My friend made the comment:   “You know – he spends HOURS online.  Does he just walk away from his computer and leave the site open?”  Oh no.  Not he.  Never. He wouldn’t waste the battery on his laptop doing that.  Nope, I’ve seen how he uses his laptop.  He jumps on, does his thing, then closes his browser, shuts down and puts that laptop right back in it’s proper place.

No, this man is the biggest online dating site troll-beneath-the-bridge I’ve ever known and I’ve known some trolls in my years of internet dating.

What I now know is that he contacted me FIVE MONTHS after his SIX year relationship with his ex girlfriend, who he met THREE MONTHS after separating from his wife of 10 years.  He told me he’d been out of his relationship with his ex-girlfriend for 2 years and had spent those two years focusing on making sure his custodial son was stable and then, after telling me that, he hugs me and says “and now it’s MY turn for attention.”  Oh, barf me to the end of love.

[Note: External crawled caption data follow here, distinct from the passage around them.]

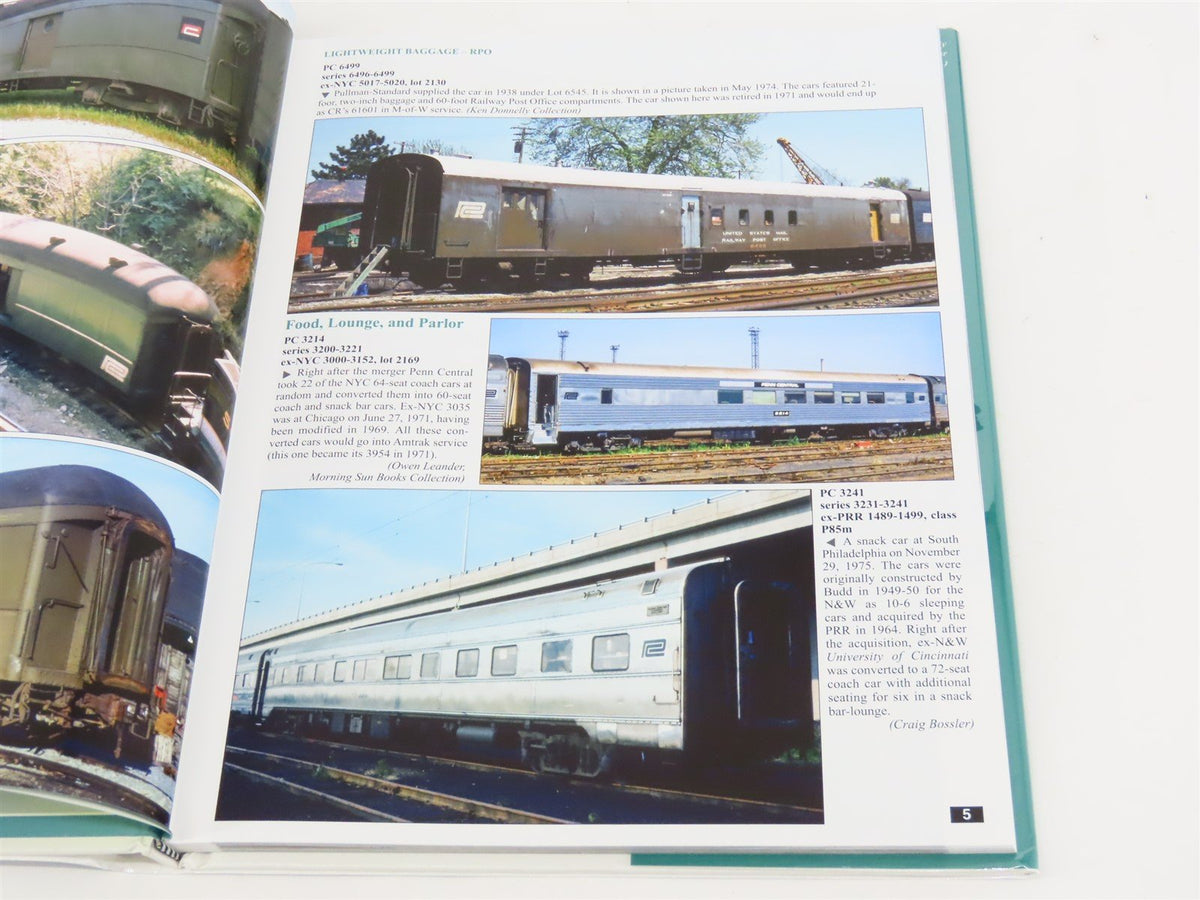 Morning Sun: PC Color Guide To Freight &amp; Passenger Equipment V. 2 by J. Kinkaid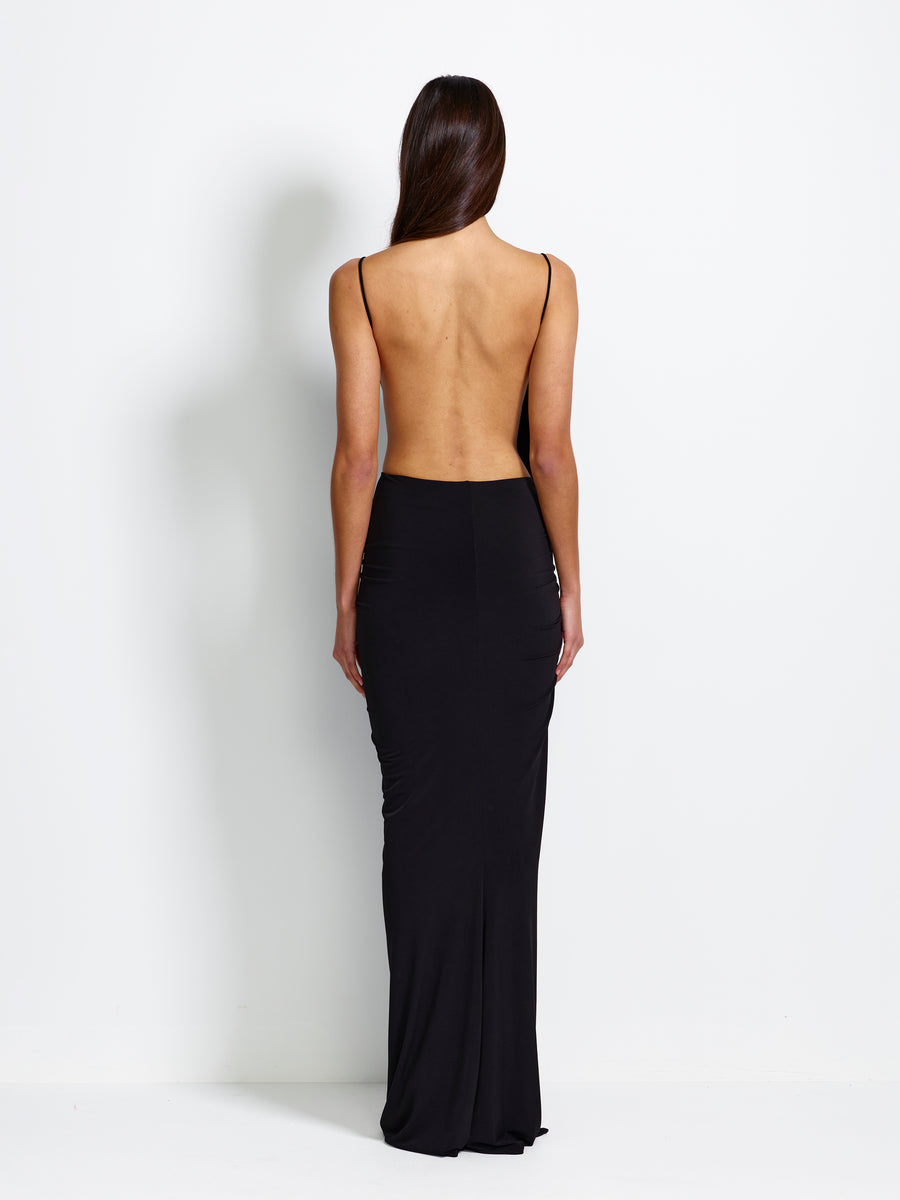 Aphrodite Gown - Black - EFFIE KATS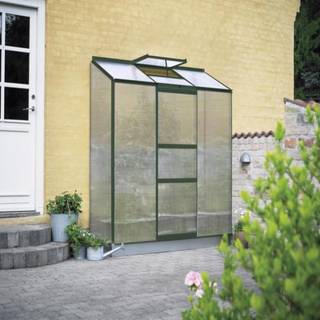 Halls Drivhus Altan 3 sort m/ 4 mm poly  - F09949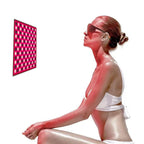 Red Light Therapy Panel – 144 LED Near Infrared Light for Face & Body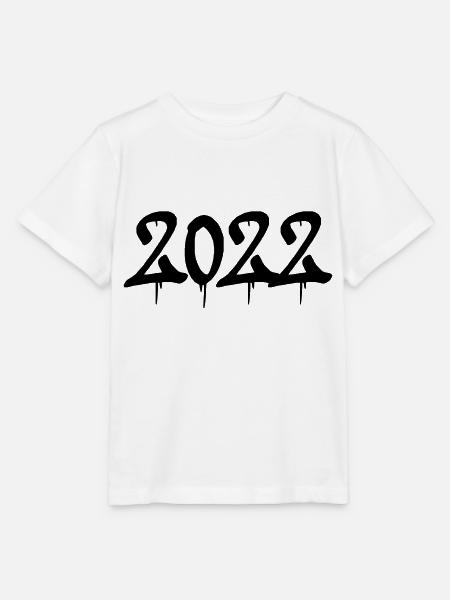 2022 - Stanley/Stella Kinder T-Shirt MINI CREATOR - Weiß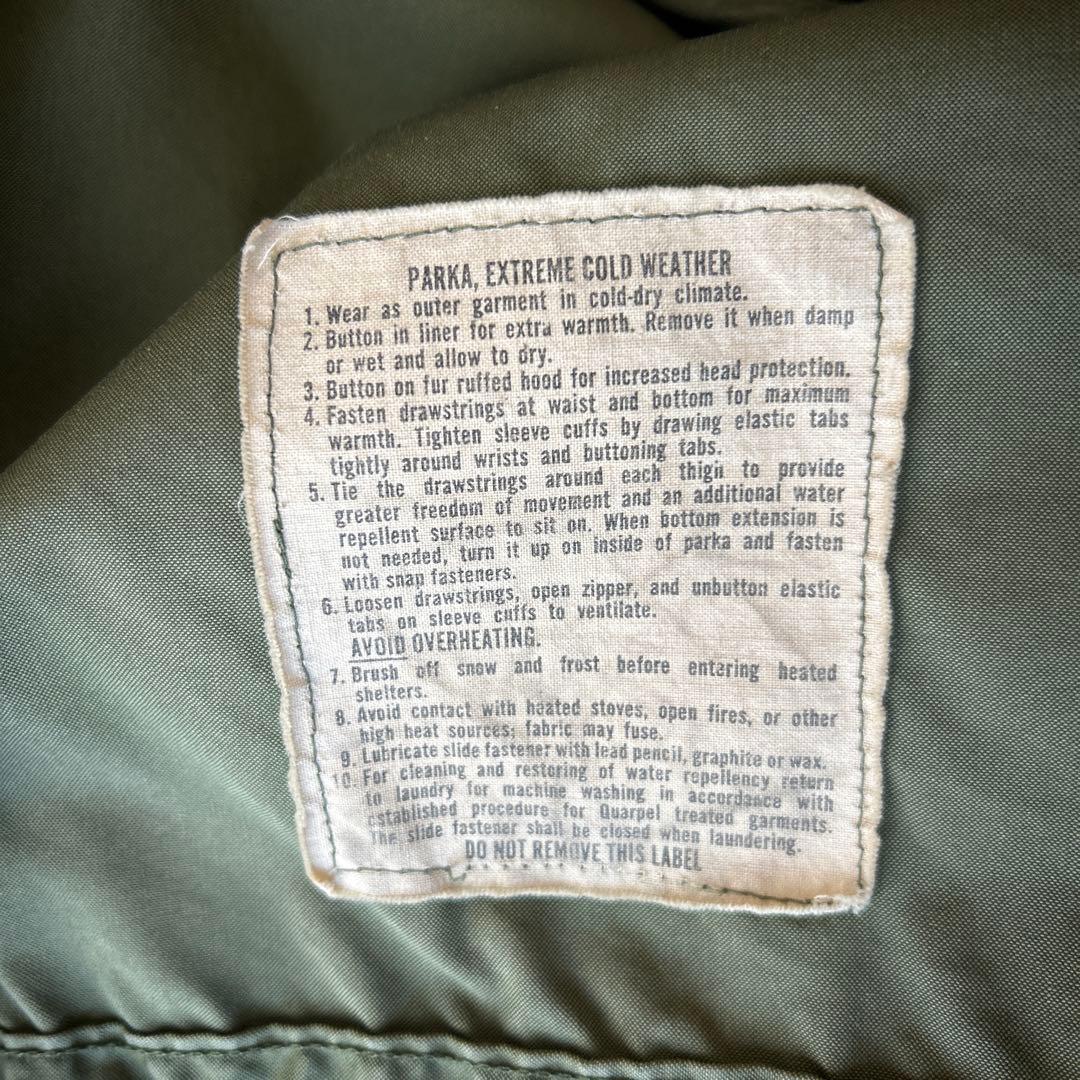 M51 M65モッズコート フィッシュテール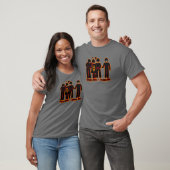 ハッピーマイズハッピーライフ主婦 Tシャツ (ユニセックス)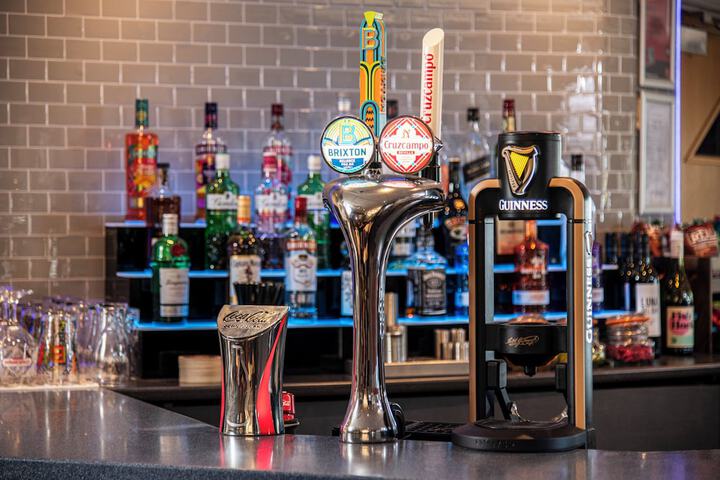 Bar (on property)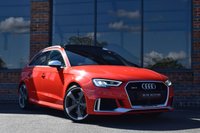 USED 2018 68 AUDI RS3 2.5 TFSI Sportback 5dr Petrol S Tronic quattro Euro 6 (s/s) (400 ps) PAN ROOF / 1 OWNER / HUGE SPEC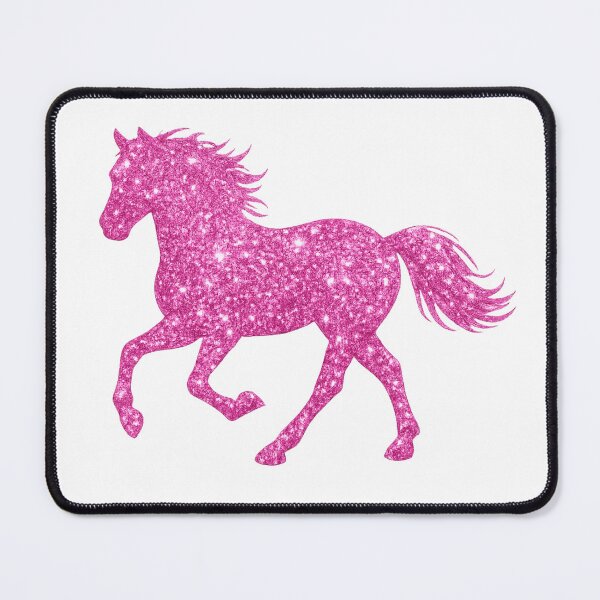 Item preview, Pink Glitter Horse designed and sold by OTSC.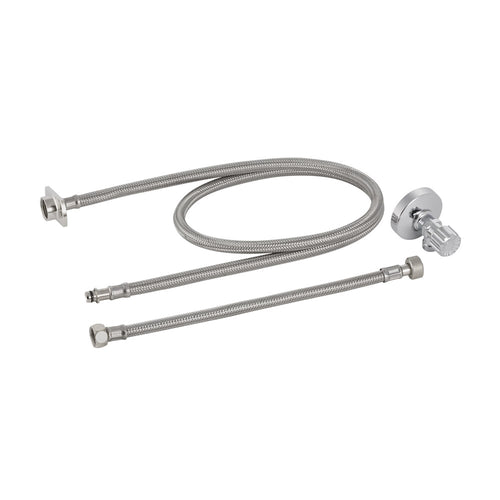 Water supply hose for bidet seat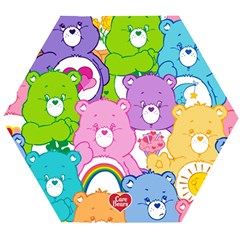 The Care Bears, Care Bears, Cartoon Wooden Puzzle Hexagon by kyorashop23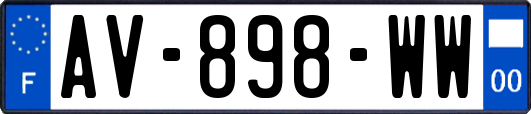 AV-898-WW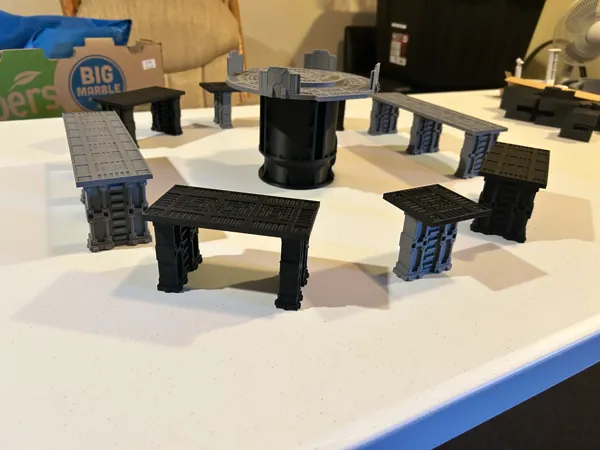 Décor de terrain AlfaBetrium pour Kill Team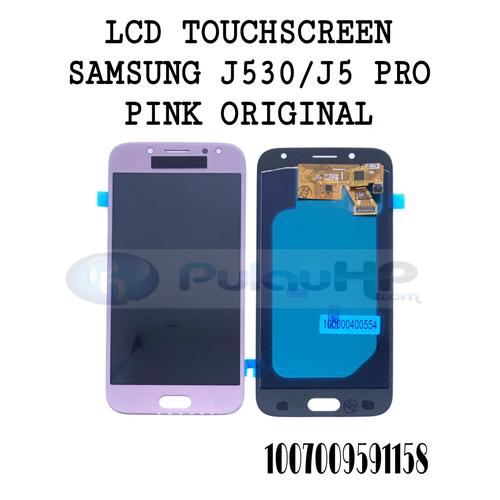 Jual Lcd Touchscreen Samsung J530 J5 Pro Pink Original Kota Surabaya Anggita031 Tokopedia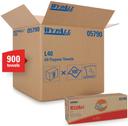 Kimberly Clark Wypall Plus White Wiper Towel -- 900 per case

I also happen to know that he kept his dating profile open the ENTIRE TIME he was with his ex girlfriend.   He told me that.  And when I told him I thought that was a dishonest thing to do in a committed relationship, he replied:  “oh she knew – it didn’t bother her because she kept hers open.”  I’m now thinking that’s total bullshit.

I have a pretty good idea why that relationship ended back in December (and not two years prior, as he told me) and I’m thinking it’s got nothing to do with the reason he told me it ended.

And still, I grieve for what wasn’t.

And I refuse to say “what is WRONG with me???” because I know what’s wrong.  I trusted.  I believed.  I did nothing wrong.  I just got myself involved with a totally wrong man, and there is no shame attached to that.